In 2019, the Global Fund to Fight AIDS, Tuberculosis and Malaria was preparing for a three-year funding replenishment. Between 2002 and 2019, the Global Fund and its partners had saved 38 million lives—but now, President Trump had called for a 29 percent cut in its funding.

Activists didn’t throw up their hands. Instead, they leapt into action. Ordinary citizens got hundreds of members of Congress, Republicans and Democrats, to sign letters supporting the Global Fund that were sent to the top appropriators in Congress and to Secretary of State Mike Pompeo. They also persuaded members of Congress to cosponsor resolutions in support of the Global Fund. Did it make a difference?

You bet it did. At the end of 2019, two House Republicans and two House Democrats stood on a stage in Lyon, France, and committed the US Congress to a 16 percent increase in funding for the Global Fund, which was later signed into law. By 2022, 50 million lives had been saved by the Global Fund.

The cynics would have done nothing—in effect, being obedient to the former president’s call for a 29 percent cut. A cynic would not have leapt into action. Who do you want to be? Do you want to be someone whose cynicism leaves them on the sidelines, or do you want to be a changemaker?

When I say changemaker, I don’t mean that you single-handedly change the world, but that you are powerful in your community, and perhaps beyond. You are powerful with your members of Congress. You are powerful with the local media. You are powerful with other community leaders—in fact, you’ve become a community leader yourself.

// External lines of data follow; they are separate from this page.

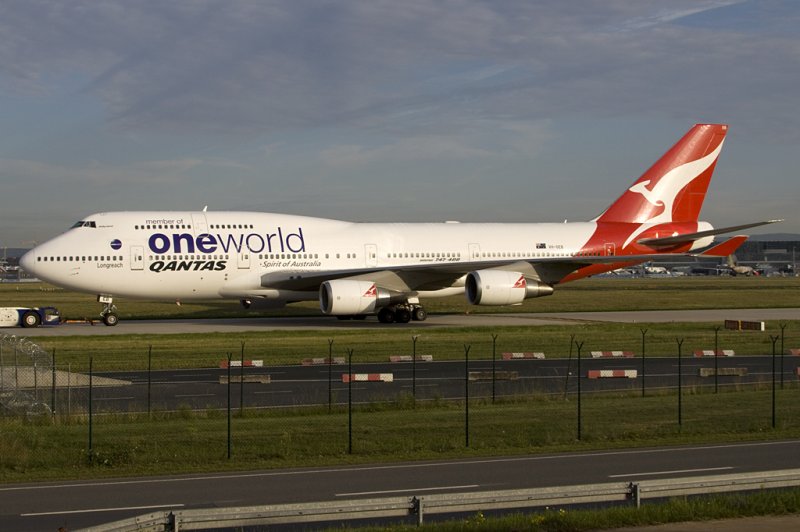 Qantas, VH-OEB, Boeing, B747-48E, 29.07.2009, FRA, Frankfurt, Germany 



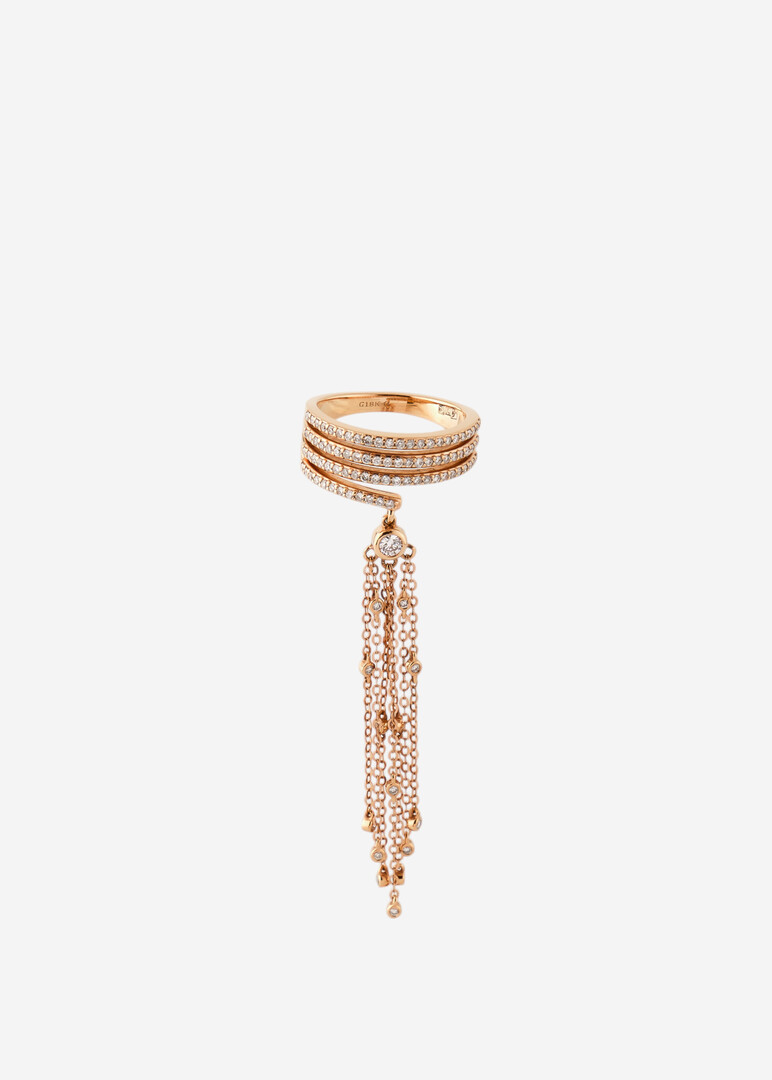 Gold and diamond ring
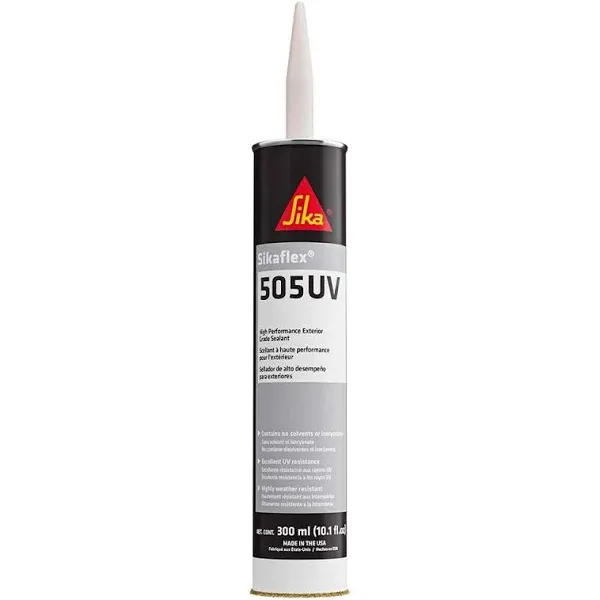 Sika Sikaflex 505UV Exterior Grade Sealant 10.3oz Cartridge (White)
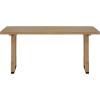 Christopher Knight Home Xayah 63 Inch Dining Table for 6 People, Rectangular Kitchen Table, Farmhouse Dinner Furniture, Modern Wood Table for Dining Room, Natural Ash(Natural Ash)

You still might be thinking, “Who, me?” Consider Alex Steffen’s full statement:

Optimism is a political act. Those who benefit from the status quo are perfectly happy with a large population of people who think nothing is going to get any better. In fact, these days, cynicism is obedience. What’s really radical is being willing to look right at the magnitude and difficulty of the problems we face and still insist that we can solve those problems.

Isn’t that what these groups are doing? They’re looking right at the magnitude and difficulty of the problems we face—problems like disease and poverty, racism and inequality, pollution and climate change—and insisting that we can solve those problems. They might not be solved yet, but a 66 percent reduction in global child deaths is a powerful start.

What is common to these stories—the 40 years of RESULTS’ advocacy contributing powerfully to a nearly 66 percent reduction in global child deaths, Mike Robinson’s first-ever meetings with elected officials leading to a briefing of a committee chair and his staff, and CCL’s yearly tally of 1,350 meetings with Congressional offices and 4,100 media hits—is that they all reflect the work of organizations that are committed to transformational advocacy. They came from organizations that are willing to make big asks of their volunteers and deliver something powerful in return. They came from groups that see the stress and loneliness that can come from being activists, from being entrepreneurs of democracy, and they build and sustain chapters to reduce that stress and loneliness. They came from groups committed to training and encouraging volunteers to succeed in doing things they never thought they could do.

As a result, volunteers see themselves in a new light; they see themselves as community leaders. Look for that, and look for yourself, in the chapters that follow.